=== Excerpted passage ===
** begin **
Am I the Only One in this Relationship?
The One-sided Love Affair
As far as humans have evolved in society and in our dealings with other human beings, we are still prone to the idealism of romantic love; the idea of being “in love.” No one really knows what being “in love” means; there is research to suggest it can be quantified. However, there are not too many people who find themselves questioning their relationships with the age-old query, “He loves me, he loves me not…” who will take to peer-reviewed academic papers to quell their emotions. The truth is, there are no balancing scales that measure the amount of one love over the other. There are many times that an individual may find that he or she is in a relationship, or desirous of a relationship with someone where feelings are unreciprocated.
He Loves me, He Loves me Not....?
Being on the unreceiving end of a love affair can be confusing and frustrating. The emotions are involved, so therefore it is difficult to think or react in a rational manner. However, rational is exactly how this sort of situation should be dealt with. Otherwise, the lovelorned individual is accused of taking a trip to crazy-town, Stalker Ville, or has Bunny on the Backburner Syndrome
None of these labels are comfortable, mainly because this is what the “victim” of unrequited love feels like. A rule of thumb that works for most is, “If it ain’t returned, it ain’t real.” That sounds very logical, even simplistic. To the wounded soul curled in the fetal position awaiting a returned call or text, it seems the most absurd advice ever given.
** end **
=== Objectives ===
**a.** In the piece on one-sided love, write out the stretch from "The One-sided Love" through "Loves me Not....?" again, replacing "romantic love" with "passionate love".
**b.** List every label that the piece on one-sided love says a lovelorn individual may be accused of.

=== Source material ===
** begin **
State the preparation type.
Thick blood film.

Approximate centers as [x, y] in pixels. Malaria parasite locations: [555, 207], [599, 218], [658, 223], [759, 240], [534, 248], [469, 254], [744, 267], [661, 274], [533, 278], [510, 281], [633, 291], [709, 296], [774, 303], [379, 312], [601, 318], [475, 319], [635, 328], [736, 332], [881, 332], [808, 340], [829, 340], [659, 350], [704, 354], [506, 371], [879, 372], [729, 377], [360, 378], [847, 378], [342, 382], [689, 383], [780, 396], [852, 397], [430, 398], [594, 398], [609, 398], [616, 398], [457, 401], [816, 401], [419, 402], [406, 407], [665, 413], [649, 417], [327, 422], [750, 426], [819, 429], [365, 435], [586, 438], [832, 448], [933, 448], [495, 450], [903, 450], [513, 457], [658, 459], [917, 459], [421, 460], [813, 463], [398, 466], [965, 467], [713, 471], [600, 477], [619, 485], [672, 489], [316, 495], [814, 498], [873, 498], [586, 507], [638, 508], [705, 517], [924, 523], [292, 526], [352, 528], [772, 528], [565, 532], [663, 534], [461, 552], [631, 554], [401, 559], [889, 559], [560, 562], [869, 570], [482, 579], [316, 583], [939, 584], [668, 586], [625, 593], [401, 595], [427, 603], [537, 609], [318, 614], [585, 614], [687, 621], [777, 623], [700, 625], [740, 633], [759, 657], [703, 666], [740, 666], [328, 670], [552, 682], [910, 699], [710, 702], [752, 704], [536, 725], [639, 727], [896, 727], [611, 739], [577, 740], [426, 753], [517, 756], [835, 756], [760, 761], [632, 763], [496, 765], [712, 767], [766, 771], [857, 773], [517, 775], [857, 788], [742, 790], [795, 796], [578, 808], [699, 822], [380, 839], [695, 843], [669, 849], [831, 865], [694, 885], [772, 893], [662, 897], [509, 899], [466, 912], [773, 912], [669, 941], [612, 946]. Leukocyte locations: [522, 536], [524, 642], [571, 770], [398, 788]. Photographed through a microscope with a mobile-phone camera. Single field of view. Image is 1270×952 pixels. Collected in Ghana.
** end **
=== Responses for each task ===
**a.**
The One-sided Love Affair
As far as humans have evolved in society and in our dealings with other human beings, we are still prone to the idealism of passionate love; the idea of being “in love.” No one really knows what being “in love” means; there is research to suggest it can be quantified. However, there are not too many people who find themselves questioning their relationships with the age-old query, “He loves me, he loves me not…” who will take to peer-reviewed academic papers to quell their emotions. The truth is, there are no balancing scales that measure the amount of one love over the other. There are many times that an individual may find that he or she is in a relationship, or desirous of a relationship with someone where feelings are unreciprocated.
He Loves me, He Loves me Not....?

**b.**
- taking a trip to crazy-town
- taking a trip to Stalker Ville
- having Bunny on the Backburner Syndrome